House Concurrent Resolution 1004, which passed out of committee late today on a 27-0 vote, backs a brokered agreement the Office of the Attorney General negotiated with plaintiffs’ lawyers. The plan would deliver long-delayed justice for crime victims and save the state untold millions of dollars by ensuring due process for criminal defendants deemed incompetent to stand trial.
At issue is a class action suit that contends the Oklahoma Department of Mental Health and Substance Abuse Services (ODHMHSAS) has violated due process rights of some pretrial criminal defendants by failing to provide timely court-ordered competency restoration services. Some inmates have waited in county jails for more than a year – and longer – thereby escaping accountability and stalling justice for victims of crime.
“This proposed settlement is a big win for Oklahoma,” Drummond said. “It saves the state tens of millions of dollars defending a clearly indefensible situation and remedies serious problems that have long plagued our criminal justice system. I am grateful to House Speaker Hilbert and Senate President Pro Tempore Paxton for authoring HCR 1004, and I am optimistic the resolution will make its way to Gov. Stitt for his signature.”
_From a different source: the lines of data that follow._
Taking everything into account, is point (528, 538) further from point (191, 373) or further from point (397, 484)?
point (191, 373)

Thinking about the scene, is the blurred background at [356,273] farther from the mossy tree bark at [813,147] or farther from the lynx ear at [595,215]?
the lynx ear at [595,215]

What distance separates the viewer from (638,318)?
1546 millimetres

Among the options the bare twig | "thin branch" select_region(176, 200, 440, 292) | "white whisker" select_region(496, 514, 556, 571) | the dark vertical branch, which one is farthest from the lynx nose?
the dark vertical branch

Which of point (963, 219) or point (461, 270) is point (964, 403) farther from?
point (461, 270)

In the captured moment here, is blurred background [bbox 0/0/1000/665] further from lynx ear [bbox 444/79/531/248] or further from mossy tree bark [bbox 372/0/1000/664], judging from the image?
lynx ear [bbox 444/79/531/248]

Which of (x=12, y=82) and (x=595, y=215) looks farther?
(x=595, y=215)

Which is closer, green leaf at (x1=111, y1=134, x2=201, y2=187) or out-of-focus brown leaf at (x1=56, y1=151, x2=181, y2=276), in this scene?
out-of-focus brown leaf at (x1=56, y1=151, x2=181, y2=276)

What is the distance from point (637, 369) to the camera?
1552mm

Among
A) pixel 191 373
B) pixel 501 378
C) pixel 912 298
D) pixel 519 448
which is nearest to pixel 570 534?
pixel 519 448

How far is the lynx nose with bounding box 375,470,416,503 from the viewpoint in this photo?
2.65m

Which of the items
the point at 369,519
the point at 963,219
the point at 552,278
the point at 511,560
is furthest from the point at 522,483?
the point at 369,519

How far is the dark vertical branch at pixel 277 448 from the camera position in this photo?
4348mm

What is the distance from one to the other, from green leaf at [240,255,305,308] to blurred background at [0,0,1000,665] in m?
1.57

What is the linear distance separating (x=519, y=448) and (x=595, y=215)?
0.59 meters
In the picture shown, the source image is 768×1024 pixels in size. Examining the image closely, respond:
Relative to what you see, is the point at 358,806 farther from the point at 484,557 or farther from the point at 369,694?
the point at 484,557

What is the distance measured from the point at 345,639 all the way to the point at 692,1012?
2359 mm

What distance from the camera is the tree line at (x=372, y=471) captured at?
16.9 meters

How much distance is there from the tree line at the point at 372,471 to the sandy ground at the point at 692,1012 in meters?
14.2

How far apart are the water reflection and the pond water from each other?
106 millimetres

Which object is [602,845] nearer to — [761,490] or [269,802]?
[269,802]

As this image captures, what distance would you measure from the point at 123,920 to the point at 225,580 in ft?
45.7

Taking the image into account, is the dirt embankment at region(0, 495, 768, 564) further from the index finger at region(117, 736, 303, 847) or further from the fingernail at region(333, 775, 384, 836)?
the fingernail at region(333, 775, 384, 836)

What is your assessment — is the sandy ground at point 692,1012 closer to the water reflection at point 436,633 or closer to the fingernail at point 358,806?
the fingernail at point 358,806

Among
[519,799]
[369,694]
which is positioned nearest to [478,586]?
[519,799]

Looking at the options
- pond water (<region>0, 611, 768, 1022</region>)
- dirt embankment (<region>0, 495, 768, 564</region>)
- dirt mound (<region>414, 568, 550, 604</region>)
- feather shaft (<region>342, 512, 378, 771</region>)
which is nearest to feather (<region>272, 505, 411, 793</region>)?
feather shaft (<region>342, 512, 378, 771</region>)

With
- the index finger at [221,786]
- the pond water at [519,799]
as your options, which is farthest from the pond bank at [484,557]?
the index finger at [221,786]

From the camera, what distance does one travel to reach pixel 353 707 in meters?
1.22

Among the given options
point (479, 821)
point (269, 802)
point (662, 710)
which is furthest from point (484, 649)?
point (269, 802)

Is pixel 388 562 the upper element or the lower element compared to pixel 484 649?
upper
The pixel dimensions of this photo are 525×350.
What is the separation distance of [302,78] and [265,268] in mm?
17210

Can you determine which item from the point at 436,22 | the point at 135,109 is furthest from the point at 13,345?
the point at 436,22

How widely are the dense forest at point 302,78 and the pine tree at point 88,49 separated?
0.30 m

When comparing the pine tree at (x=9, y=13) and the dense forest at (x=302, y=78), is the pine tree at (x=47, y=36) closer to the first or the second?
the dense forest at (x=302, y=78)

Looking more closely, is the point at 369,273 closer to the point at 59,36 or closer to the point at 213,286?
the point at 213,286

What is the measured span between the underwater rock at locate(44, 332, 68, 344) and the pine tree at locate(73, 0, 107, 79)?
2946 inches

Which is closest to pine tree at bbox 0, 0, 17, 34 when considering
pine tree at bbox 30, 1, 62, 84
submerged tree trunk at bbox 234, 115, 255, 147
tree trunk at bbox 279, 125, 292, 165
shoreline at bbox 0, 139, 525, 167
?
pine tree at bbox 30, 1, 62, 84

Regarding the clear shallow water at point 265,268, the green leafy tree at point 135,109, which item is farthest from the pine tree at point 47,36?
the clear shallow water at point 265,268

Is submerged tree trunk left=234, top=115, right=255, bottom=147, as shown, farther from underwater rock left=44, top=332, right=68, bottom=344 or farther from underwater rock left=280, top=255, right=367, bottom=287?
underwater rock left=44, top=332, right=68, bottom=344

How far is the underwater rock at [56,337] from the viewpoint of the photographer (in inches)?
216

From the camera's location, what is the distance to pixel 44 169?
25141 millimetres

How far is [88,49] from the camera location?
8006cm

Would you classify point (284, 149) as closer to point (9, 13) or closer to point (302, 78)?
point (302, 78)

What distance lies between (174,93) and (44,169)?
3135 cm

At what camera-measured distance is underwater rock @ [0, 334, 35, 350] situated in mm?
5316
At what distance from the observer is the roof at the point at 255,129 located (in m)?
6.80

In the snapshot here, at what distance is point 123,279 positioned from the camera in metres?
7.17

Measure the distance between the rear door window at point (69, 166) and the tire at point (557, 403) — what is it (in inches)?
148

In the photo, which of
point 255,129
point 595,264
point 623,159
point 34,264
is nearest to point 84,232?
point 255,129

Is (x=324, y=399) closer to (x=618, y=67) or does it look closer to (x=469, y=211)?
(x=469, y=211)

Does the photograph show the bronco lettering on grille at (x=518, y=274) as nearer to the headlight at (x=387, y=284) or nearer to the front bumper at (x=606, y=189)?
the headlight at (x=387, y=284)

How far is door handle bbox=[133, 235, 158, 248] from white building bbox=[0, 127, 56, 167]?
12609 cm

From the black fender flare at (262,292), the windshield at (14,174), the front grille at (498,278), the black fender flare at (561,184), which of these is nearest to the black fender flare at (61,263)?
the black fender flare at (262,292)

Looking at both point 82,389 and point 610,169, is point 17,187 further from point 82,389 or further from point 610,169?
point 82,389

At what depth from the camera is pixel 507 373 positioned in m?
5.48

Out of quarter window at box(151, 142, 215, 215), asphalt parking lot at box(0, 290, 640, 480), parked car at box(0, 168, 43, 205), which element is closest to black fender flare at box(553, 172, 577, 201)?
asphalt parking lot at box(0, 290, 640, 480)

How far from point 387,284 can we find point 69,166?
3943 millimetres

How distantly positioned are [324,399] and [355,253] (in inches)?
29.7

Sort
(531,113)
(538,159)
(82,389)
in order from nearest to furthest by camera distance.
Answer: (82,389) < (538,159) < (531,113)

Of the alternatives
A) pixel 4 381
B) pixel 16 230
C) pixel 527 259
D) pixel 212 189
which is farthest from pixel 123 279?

The lawsuit was filed in March 2023. Negotiations began the following month.
The consent decree details a strategic plan for justice to be administered in a timely fashion by improving ODMHSAS restoration services. Under the plan, the agency will work with experts as well as community leadership to improve competency restoration services through:
- increasing training of forensic healthcare professionals,
- reducing the number of individuals inaccurately declared incompetent,
- lowering the wait times to constitutionally appropriate levels of competency restoration treatment,
- creating an appropriate and effective in-jail restoration treatment program, and
- expanding the State’s resources, including additional in-patient competency restoration beds.